LangGraph state transition inconsistency in agentic workflows
The current architecture follows this flow:
1. llm_welcome initiates the request.
2. A conditional edge validates input.
3. If input is insufficient, it triggers human_input for clarification.
4. The flow then hits process_feedback.
The core issue is that even when process_feedback explicitly updates the state to point toward finalize_bt, the graph occasionally bypasses that node and resets to llm_welcome. This makes the entire agentic loop feel unreliable for production-grade collaboration.

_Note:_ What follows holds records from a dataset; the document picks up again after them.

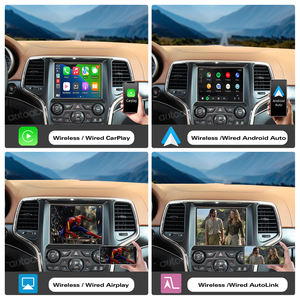 别克富豪2026款车型将标配无线CarPlay 汽车媒体播放器蓝牙功能升级供应链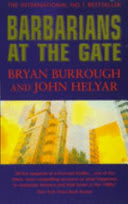 Cover of Barbarians at the Gate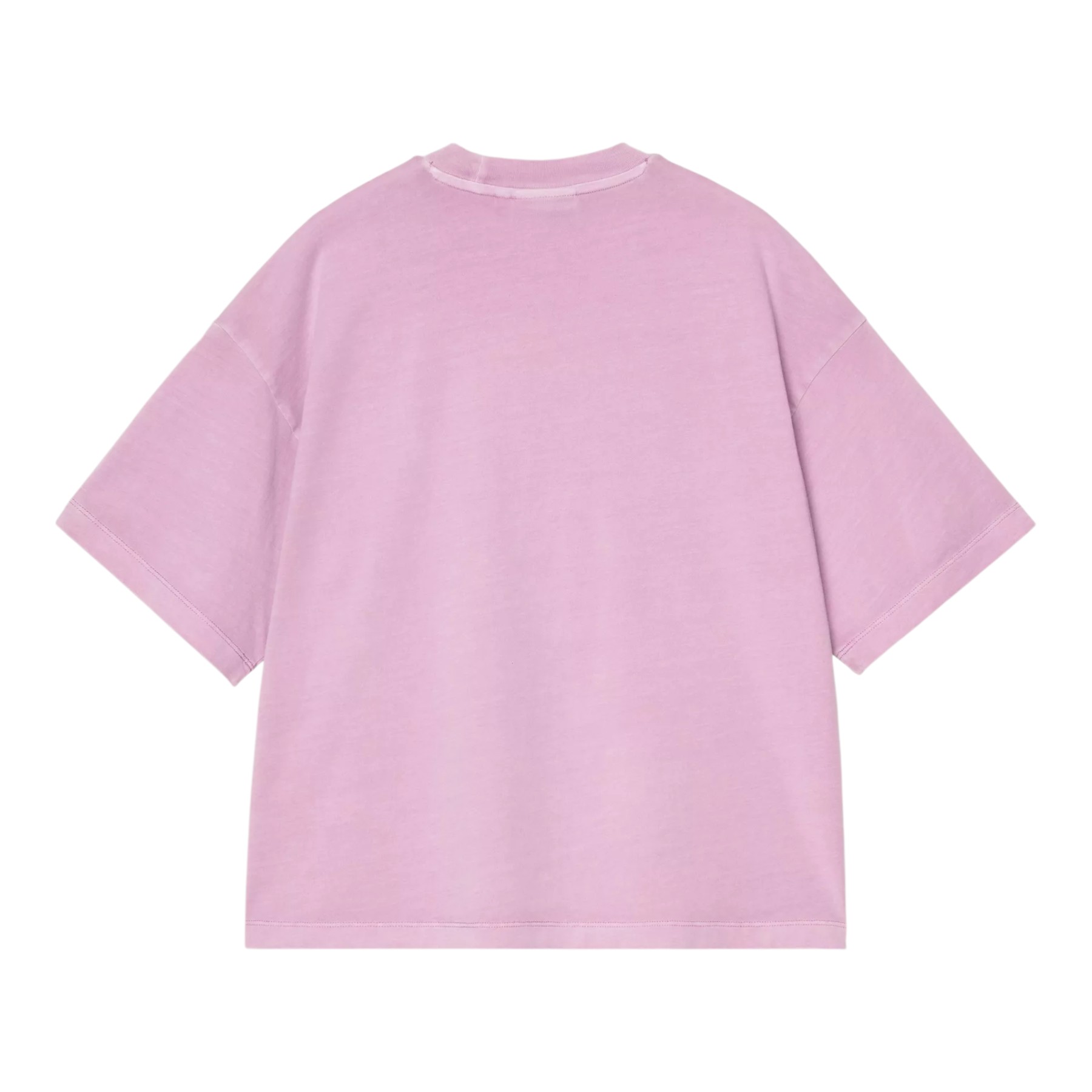 CARHARTT WIP T-SHIRT DONNA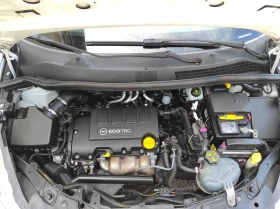 Opel Corsa 1.2 / Euro 5 / LPG, снимка 15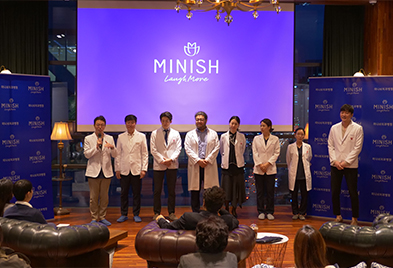 MINISH牙科|MINISH种植牙|MINISH种植牙价格|MINISH全瓷牙修复|MINISH牙科医院|MINISH牙齿贴面|韩国牙科医院|韩国牙齿整形医院|韩国牙齿美容医院|韩国牙科整形价格 미니쉬 원장 이미지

The state management uses a TypedDict, and the routing logic is implemented as follows:
def _feedback(self, state: State) -> str:
return state.get("next_step", "END")In the feedback node, the return payload is explicitly mapped to drive the next step:
# If no errors
return {"messages_chat": state["messages_chat"], "text_rp": "", "next_step": "finalize_bt", "messages_extr": []}From a high-level perspective, this looks like a potential race condition or a deeper issue with how LangGraph handles state updates during conditional edge evaluation. If the state is being misread or corrupted during the transition from the interrupt back to the main loop, the entire UX breaks.
I’m looking into whether we are hitting a limitation in how the graph respects the next_step instruction when the state dictionary is being updated. It’s a scalability blocker if we can't guarantee deterministic routing in complex, multi-turn agent workflows.